> PAGE
%%
La directive 2004/50/CE modifie la réglementation européenne en matière d'interopérabilité des transports ferroviaire.

Enfin, la directive 2004/51 prévoit l'ouverture à la concurrence du fret international sur l'ensemble du réseau ferroviaire (et non plus seulement le réseau transeuropéen de fret) au 1er janvier 2006, et de l'ensemble du fret, y compris le fret domestique, au plus tard au 1er janvier 2007. Cette généralisation de la libéralisation du fret a été complétée par une législation spécifique sur la sécurité ferroviaire.

Le troisième paquet ferroviaire de 2007

La principale directive de ce paquet, 2007/58/CE du 23 octobre 2007, organise l'ouverture à la concurrence du transport de voyageurs dans les conditions suivantes :

- le service international de voyageurs est ouvert, au plus tard le 1er janvier 2010 ;

- le cabotage, c'est-à-dire la possibilité de prendre et déposer des voyageurs au cours de route dans un même pays (Munich/Strasbourg/Paris, avec la possibilité de prendre des voyageurs à Strasbourg), est autorisé mais dans des conditions très encadrées.

La loi n° 2006-10 du 5 janvier 2006 relative à la sécurité et au développement des transports a transposé une partie des obligations découlant du deuxième paquet ferroviaire, en créant l'établissement public de sécurité ferroviaire (EPSF) et en modifiant la loi d'orientation sur les transports intérieurs (LOTI) pour mettre fin au monopole de la SNCF sur le service intérieur de marchandises dès le 31 mars 2006.
%%
> MATÉRIEL FOURNI
%%
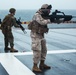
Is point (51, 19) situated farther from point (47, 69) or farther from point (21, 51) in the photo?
point (21, 51)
%%
> EXERCICES À FAIRE
(1) Citez mot pour mot le passage du texte sur les paquets ferroviaires européens qui va de « Enfin, la directive » à « la sécurité ferroviaire. ».
(2) Rédigez la suite du texte sur les paquets ferroviaires européens en reprenant après sa dernière phrase.

> LES RÉPONSES
(1)
Enfin, la directive 2004/51 prévoit l'ouverture à la concurrence du fret international sur l'ensemble du réseau ferroviaire (et non plus seulement le réseau transeuropéen de fret) au 1er janvier 2006, et de l'ensemble du fret, y compris le fret domestique, au plus tard au 1er janvier 2007. Cette généralisation de la libéralisation du fret a été complétée par une législation spécifique sur la sécurité ferroviaire.

(2)
La loi n° 2009-1503 du 8 décembre 2009 relative à l'organisation et à la régulation des transports ferroviaires et portant diverses dispositions relatives aux transports, dite loi « ORTF », a quant à elle transposé les dispositions relatives à l'ouverture à la concurrence du transport international de voyageurs et au cabotage .

Elle a aussi doté le réseau d'une instance de régulation spécifique, l'autorité de régulation des activités ferroviaires (ARAF). Cette mesure n'était alors pas indispensable du strict point de vue du droit européen, qui ne l'a rendue obligatoire que par la directive 2012/34/UE établissant un espace ferroviaire unique européen 29 ( * ) .

Enfin, en réponse à la procédure précontentieuse conduite par la Commission déjà évoquée, la loi « ORTF » a créé, au sein de la SNCF, le service de gestion du trafic et des circulations (la future DCF), soumis à des règles d'indépendance spécifiques.

La France a donc adapté son cadre législatif pour se mettre en conformité avec les paquets ferroviaires européens. Mais l'expérience a montré que l'ouverture à la concurrence du fret n'avait pas été suffisamment anticipée, ce qui a conduit à un effondrement de l'activité de Fret SNCF.

2. Une absence de préparation dans les faits à l'ouverture à la concurrence

En France, l'ouverture à la concurrence du fret a conduit, à la SNCF, à un véritable déclin de cette activité. Dans un contexte de baisse généralisée du transport ferroviaire de marchandises, la part de marché des nouveaux entrants a augmenté de 11 % en 2008 à 32 % en 2011 30 ( * ) , soit beaucoup rapidement qu'en Allemagne, où le fret a été libéralisé dès 1994.

Volume de trafics ferroviaires de marchandises réalisé en France par SNCF et par ses concurrents (en milliards de tonnes-kilomètres)
et leur part modale par année

Source : SoeS, rapports de la CCTN de 1994 à 2011

Volume de trafics ferroviaires de marchandises réalisé en Allemagne par la Deutsche Bahn et par ses concurrents (en milliards de tonnes-kilomètres)
et leur part modale par année

Source : rapport sur la compétitivité 2011, D8

L'activité des concurrents de la SNCF, qui n'a cessé de progresser entre 2007 et 2011, a freiné la baisse générale du trafic de fret entre 2008 et 2010 et permis son rebond en 2011.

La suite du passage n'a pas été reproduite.